Of all places, I found answers in a well-reasoned Feb. 19 column entitled “Drawing the Line at Power Lines” by Elisabeth Rosenthal of The New York Times.
“As energy people, the TransCanada executives were perhaps being overly rational about a reality that Americans seem determined to forget: Large-scale energy is typically produced in remote places and inevitably needs to be transported to the populated areas where it is used. That is a fact whether the energy comes in the form of ‘dirty’ traditional fuels like coal or oil, or in the form of cleaner natural gas. It is true even if it comes in the guise of ‘green’ electricity, generated by the sun or wind.
“There are pipelines, trains, trucks and high-voltage transmission lines. None of them are pretty, and all have environmental drawbacks. But if you want to drive your cars, heat your homes and watch TV, you will have to choose among these unpalatable options. Practically speaking, there is no energy equivalent of wireless.”
Rosenthal notes that some of the biggest energy battles today involve not oil pipelines but “next generation” energy transport: the expansion of pipe networks for natural gas and the high-voltage transmissions lines that connect large-scale wind and solar farms to population centers. And these systems are expanding rapidly as the U.S. shifts away from traditional fossil fuels.

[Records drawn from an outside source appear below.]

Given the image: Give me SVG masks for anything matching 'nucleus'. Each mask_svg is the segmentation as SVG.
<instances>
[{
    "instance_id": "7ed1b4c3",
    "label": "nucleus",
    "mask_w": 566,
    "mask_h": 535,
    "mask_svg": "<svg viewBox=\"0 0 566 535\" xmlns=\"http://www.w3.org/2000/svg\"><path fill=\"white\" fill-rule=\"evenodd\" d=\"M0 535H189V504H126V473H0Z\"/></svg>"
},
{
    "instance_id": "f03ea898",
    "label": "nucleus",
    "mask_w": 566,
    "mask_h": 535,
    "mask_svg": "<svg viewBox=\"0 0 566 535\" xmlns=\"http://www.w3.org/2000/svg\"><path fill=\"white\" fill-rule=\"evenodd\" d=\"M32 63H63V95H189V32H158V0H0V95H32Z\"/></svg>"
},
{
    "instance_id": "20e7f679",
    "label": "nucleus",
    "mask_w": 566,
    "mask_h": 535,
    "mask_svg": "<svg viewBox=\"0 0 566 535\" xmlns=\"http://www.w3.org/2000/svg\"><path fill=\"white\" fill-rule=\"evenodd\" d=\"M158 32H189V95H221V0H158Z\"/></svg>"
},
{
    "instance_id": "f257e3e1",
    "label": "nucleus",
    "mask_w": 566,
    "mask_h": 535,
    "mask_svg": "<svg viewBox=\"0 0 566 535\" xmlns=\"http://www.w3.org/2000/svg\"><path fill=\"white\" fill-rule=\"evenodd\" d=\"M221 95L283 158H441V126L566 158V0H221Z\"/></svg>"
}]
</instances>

In the article, the experts agreed the U.S. must find a way to build infrastructure necessary to power, despite the objections and obstacles. “There is always risk associated with the transport of energy, but you have to do it,” said Jackie Forrest, IHS CERA senior energy analyst. “You try to minimize the risk.”
In the Midwest, where new oil discoveries in the Bakken field have exceeded pipeline capacity, producers are shipping by rail large quantities of oil to Gulf Coast refineries –a bottleneck Keystone would help alleviate. “That increases costs, increases greenhouse gas emissions and also has the potential for crashes and spills,” Forrest said,
Another CERA expert, Alex Klein, said “people want renewables, but nobody wants transmission.” The lack of transmission lines to get electricity from remote windy areas in Texas, the Midwest and Minnesota was “one of the most significant hurdles” to the growth of the wind industry to the point where some wind farms have curtailed production because they can’t move electricity they generate.
Michael Levi, senior fellow for energy and environment at the Council for Foreign Relations, offers a cogent summation.
“You can’t get around this transportation problem, but people don’t want to acknowledge that – it’s a really big problem that we’ve have to face. The more you move to transmission lines that cross lots of states, the more you’ll have the same trouble you did with Keystone XL.
“There will always be people who don’t like these things near them. But at some point we have to function as a society rather than as individuals, in order to get the things we need built.”